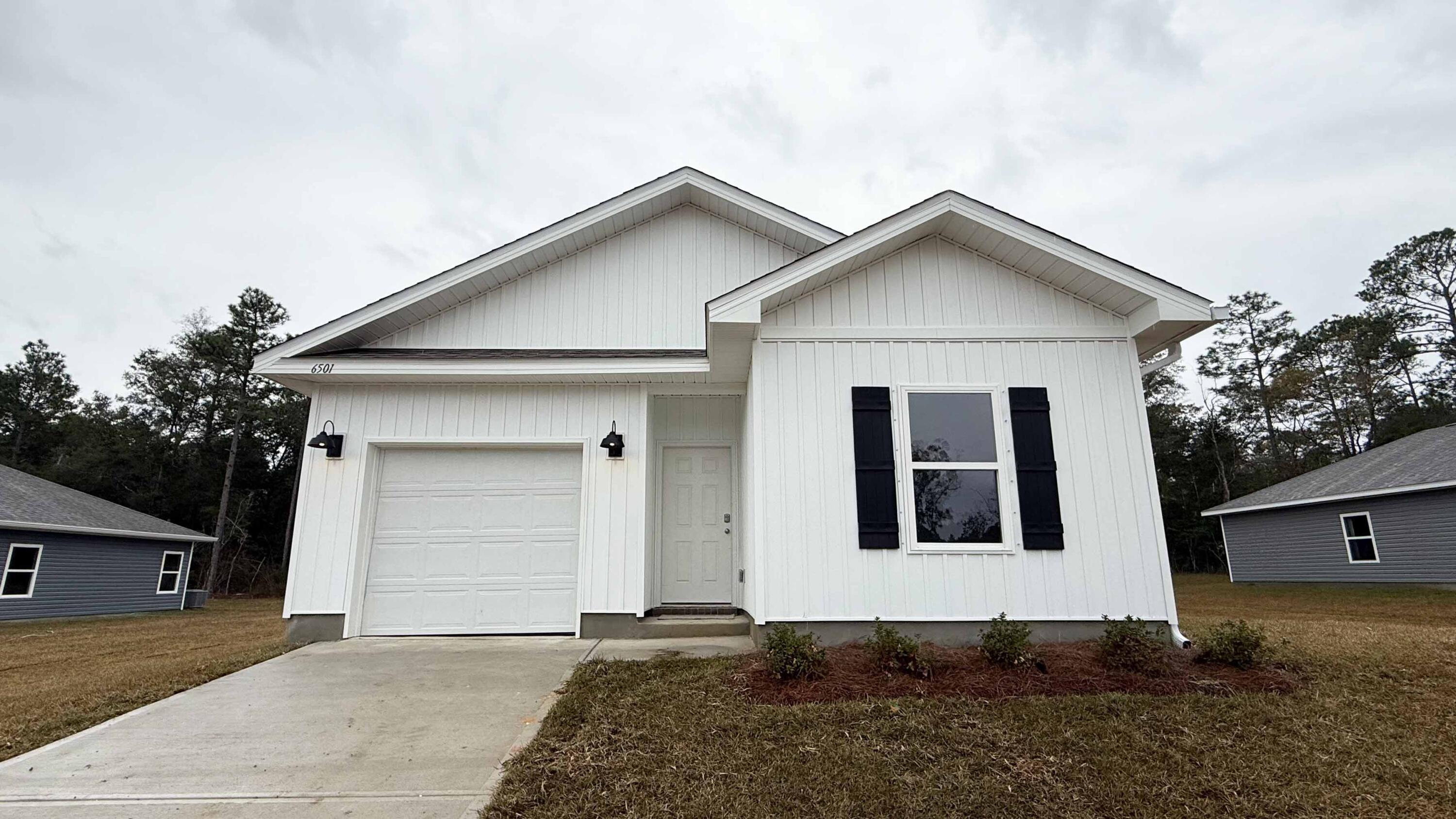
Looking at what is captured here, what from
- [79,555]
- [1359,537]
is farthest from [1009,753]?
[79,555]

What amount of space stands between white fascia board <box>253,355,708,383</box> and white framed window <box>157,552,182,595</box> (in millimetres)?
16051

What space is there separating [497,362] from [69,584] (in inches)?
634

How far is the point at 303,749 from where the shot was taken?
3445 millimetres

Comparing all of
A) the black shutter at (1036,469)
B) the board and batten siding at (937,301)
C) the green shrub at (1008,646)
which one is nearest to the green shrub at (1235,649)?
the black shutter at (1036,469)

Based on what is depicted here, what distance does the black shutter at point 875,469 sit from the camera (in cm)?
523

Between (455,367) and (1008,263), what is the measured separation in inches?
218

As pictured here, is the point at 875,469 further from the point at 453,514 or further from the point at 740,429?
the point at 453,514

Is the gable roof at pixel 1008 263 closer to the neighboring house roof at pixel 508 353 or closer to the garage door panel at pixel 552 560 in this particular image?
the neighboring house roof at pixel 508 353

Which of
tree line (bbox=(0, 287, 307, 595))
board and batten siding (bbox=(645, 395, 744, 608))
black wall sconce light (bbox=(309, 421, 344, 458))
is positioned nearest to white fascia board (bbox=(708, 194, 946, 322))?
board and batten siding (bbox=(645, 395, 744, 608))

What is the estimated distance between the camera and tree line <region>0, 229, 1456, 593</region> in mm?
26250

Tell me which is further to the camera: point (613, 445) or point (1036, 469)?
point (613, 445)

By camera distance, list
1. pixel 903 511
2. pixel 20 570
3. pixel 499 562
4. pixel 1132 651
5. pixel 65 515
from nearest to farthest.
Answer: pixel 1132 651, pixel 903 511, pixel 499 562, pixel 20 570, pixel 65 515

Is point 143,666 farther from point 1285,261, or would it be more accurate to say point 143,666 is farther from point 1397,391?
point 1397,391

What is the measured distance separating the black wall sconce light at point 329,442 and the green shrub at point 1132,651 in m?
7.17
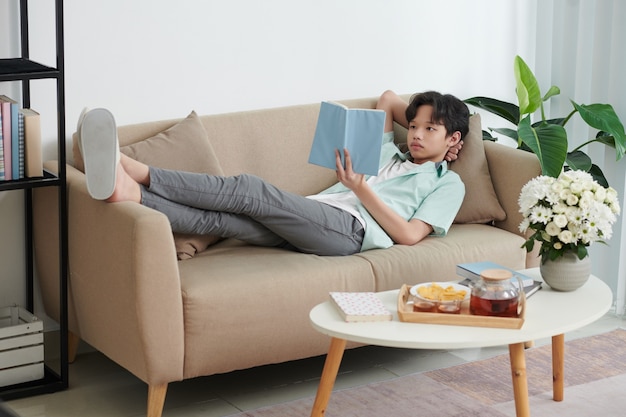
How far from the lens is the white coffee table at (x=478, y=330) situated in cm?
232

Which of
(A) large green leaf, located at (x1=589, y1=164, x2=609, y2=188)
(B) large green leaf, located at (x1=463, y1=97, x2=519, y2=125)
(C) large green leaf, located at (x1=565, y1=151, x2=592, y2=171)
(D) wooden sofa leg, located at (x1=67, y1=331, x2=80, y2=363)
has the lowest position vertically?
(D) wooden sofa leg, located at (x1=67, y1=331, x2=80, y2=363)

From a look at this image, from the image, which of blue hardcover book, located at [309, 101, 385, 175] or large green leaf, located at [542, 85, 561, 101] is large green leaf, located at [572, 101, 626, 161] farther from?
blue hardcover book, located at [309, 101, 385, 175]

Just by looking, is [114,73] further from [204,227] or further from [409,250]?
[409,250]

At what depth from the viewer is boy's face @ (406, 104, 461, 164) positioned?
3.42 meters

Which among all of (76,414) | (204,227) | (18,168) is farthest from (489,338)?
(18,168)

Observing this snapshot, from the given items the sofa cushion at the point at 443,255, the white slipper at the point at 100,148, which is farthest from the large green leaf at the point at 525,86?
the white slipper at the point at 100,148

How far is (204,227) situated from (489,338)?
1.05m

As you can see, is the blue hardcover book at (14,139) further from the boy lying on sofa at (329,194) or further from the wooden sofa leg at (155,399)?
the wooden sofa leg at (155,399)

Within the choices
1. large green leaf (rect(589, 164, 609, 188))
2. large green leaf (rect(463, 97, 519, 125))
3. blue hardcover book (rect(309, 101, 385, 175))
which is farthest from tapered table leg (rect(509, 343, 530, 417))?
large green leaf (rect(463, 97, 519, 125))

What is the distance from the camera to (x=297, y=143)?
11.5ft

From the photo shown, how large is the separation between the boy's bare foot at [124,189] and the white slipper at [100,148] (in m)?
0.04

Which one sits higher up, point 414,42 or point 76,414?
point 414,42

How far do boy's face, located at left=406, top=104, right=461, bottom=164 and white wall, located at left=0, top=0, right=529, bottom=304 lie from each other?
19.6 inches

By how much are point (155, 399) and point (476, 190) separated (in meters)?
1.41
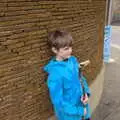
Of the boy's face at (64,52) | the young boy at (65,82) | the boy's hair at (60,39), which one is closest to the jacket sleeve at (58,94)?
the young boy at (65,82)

* * * * * * * * *

WRITTEN PROBLEM - Rewrite the items starting at the beginning and ending at the line that contains "3445 millimetres", putting "gray" wherever "white" appears and changing nothing else. Leave the pictures out of your answer.

COMPLETE ANSWER -
Looking at what is captured here, what from
- [79,555]
- [1359,537]
is farthest from [1009,753]?
[79,555]

What amount of space stands between gray fascia board <box>253,355,708,383</box> and gray framed window <box>157,552,182,595</box> (in millimetres)?
16051

What space is there separating [497,362] from [69,584] (in inches)?
634

How far is the point at 303,749 from where the shot was taken?
3445 millimetres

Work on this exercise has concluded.